■ **TEXT EXCERPT**
-.-.-

The lightbulb. That’s what is different. Maybe it is a higher wattage or has a short. For whatever reason, that pool of light is just a little bit brighter, a little bit more golden than the spaces around it.

I wonder if she knows what she represents, sitting in that pool of light? Did she choose that chair because of the preferential lighting or did the lighting choose her? Did I notice her because of the light or did I notice the light because of her? That’s a rather uncomfortable question to ask, sitting at a table, alone by the door. Yet ask it I have.

An answer is strangely and loudly absent.

I’m sure she’s been here before, though I have never noticed her. Maybe that is my fault. Can such fault really be assigned? And what is it that I feel fault for? For not noticing a beautiful woman? It would most definitely not be the first time, so I cannot think that it would make me any less of a man if she had escaped my notice this time. She’s beautiful, but not particularly so. Nor is her beauty of a singular nature. This isn’t about her beauty.

It’s about something far more powerful than physical blessings, the genetic flukes that came together to produce an only-ever-so-slightly above average height or sculpted cheek bones. It isn’t about the red shirt straining at the collar — from her perfectly proportioned shoulders, not her breasts, though those too draw my attention for a moment. It isn’t physicality.

It’s the apartness of her. That blasted light, separating her from the rest of us. She is better, she is higher, she is set apart. Would I not be enjoying the same existence apart from the groundlings in this coffee house if I had, like my first impulse, taken that table instead of one near a power outlet? (Batteries be damned!)

And yet I know that were I to have taken that seat, I would not have engendered the same emotions in my compatriots here on the ground.

And then it hits me, what it is that sets her apart in the minds of everyone here, for I am not the only one who noticed her entrance. (I’m simply the only one who is brash enough, crass enough, or brave enough to talk about it.) She deserves her pedestal…and no one here can quite put their finger on why, even though the answer is staring us in the face.

She deserves her pedestal because she is utterly and completely oblivious to the fact that we, the groundlings, placed her on it the minute she walked into the door. What a lonely existence she must lead, this girl on our pedestal with her cup of Green Tea.

-.-.-

Collected data entries
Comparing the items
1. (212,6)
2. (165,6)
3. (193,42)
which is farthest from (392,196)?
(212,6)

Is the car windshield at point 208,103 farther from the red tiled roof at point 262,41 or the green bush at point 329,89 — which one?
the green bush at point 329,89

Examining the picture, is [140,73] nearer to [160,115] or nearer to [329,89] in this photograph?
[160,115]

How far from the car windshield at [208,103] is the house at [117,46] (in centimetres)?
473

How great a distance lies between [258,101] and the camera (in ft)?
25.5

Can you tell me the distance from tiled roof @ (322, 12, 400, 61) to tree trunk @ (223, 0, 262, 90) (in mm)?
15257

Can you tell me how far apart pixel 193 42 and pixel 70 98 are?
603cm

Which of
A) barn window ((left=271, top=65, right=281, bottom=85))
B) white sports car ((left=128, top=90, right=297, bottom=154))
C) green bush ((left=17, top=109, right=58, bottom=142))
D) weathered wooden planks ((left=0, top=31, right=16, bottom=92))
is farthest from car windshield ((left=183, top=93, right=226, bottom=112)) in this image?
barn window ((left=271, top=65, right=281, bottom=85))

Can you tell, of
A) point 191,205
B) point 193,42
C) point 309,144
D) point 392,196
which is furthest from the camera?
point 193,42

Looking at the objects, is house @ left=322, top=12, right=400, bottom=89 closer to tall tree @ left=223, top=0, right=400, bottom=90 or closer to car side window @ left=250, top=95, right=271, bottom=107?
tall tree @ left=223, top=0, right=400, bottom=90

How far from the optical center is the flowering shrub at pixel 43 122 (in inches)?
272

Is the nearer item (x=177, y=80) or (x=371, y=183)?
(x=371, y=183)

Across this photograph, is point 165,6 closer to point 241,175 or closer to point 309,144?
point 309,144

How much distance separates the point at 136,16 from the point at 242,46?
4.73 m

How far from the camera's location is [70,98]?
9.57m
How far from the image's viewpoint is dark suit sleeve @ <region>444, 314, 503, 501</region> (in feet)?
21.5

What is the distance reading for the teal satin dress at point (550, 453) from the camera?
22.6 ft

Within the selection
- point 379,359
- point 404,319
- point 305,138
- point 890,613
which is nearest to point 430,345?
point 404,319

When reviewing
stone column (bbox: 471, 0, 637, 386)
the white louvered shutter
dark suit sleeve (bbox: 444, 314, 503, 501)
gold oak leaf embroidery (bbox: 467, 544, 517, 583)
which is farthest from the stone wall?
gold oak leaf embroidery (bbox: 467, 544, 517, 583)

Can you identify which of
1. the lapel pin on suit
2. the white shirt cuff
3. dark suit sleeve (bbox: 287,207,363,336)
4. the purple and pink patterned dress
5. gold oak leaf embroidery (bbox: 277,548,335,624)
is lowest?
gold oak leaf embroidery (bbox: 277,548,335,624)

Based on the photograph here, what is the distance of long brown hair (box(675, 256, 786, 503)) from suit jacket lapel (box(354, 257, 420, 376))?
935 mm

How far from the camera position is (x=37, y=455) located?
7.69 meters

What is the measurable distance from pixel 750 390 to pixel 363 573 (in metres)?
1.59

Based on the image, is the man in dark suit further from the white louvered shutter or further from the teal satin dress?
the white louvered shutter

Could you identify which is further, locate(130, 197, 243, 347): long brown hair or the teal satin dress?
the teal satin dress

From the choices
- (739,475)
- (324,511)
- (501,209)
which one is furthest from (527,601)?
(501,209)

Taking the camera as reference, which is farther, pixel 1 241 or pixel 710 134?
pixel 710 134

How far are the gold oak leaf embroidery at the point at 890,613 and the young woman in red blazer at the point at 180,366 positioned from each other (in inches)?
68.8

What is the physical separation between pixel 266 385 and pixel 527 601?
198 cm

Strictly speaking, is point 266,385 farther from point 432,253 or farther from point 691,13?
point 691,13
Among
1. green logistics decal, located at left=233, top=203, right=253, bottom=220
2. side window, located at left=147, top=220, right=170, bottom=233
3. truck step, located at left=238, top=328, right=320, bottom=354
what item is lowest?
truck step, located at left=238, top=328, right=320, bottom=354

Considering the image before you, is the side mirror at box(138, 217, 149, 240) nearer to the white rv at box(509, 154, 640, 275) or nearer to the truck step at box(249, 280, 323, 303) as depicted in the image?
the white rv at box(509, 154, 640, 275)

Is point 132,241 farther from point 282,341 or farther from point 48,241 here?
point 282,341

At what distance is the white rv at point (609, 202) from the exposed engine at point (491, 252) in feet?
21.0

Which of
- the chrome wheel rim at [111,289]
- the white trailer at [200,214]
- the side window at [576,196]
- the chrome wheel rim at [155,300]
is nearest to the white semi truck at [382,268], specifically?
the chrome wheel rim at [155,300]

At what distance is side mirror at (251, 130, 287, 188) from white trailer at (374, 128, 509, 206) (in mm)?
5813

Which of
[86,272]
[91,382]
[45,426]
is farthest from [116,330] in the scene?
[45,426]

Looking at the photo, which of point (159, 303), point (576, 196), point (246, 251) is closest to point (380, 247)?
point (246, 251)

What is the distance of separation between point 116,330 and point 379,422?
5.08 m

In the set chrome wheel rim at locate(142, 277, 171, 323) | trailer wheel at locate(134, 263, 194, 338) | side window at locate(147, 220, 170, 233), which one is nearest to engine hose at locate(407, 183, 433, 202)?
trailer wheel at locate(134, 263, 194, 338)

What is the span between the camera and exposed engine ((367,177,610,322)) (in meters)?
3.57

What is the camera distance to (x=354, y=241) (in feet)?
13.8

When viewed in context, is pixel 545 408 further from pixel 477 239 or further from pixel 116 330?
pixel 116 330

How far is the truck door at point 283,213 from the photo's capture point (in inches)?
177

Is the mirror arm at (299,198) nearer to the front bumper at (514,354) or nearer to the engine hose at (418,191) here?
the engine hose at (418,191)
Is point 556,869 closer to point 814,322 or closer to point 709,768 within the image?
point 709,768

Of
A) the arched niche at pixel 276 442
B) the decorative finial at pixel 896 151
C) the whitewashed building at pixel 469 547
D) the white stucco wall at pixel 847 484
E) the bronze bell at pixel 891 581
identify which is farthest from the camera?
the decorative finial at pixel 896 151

-.-.-

Please repeat the coffee-house passage word for word, beginning at the words "I wonder if" and stopping after "about her beauty.".

I wonder if she knows what she represents, sitting in that pool of light? Did she choose that chair because of the preferential lighting or did the lighting choose her? Did I notice her because of the light or did I notice the light because of her? That’s a rather uncomfortable question to ask, sitting at a table, alone by the door. Yet ask it I have.

An answer is strangely and loudly absent.

I’m sure she’s been here before, though I have never noticed her. Maybe that is my fault. Can such fault really be assigned? And what is it that I feel fault for? For not noticing a beautiful woman? It would most definitely not be the first time, so I cannot think that it would make me any less of a man if she had escaped my notice this time. She’s beautiful, but not particularly so. Nor is her beauty of a singular nature. This isn’t about her beauty.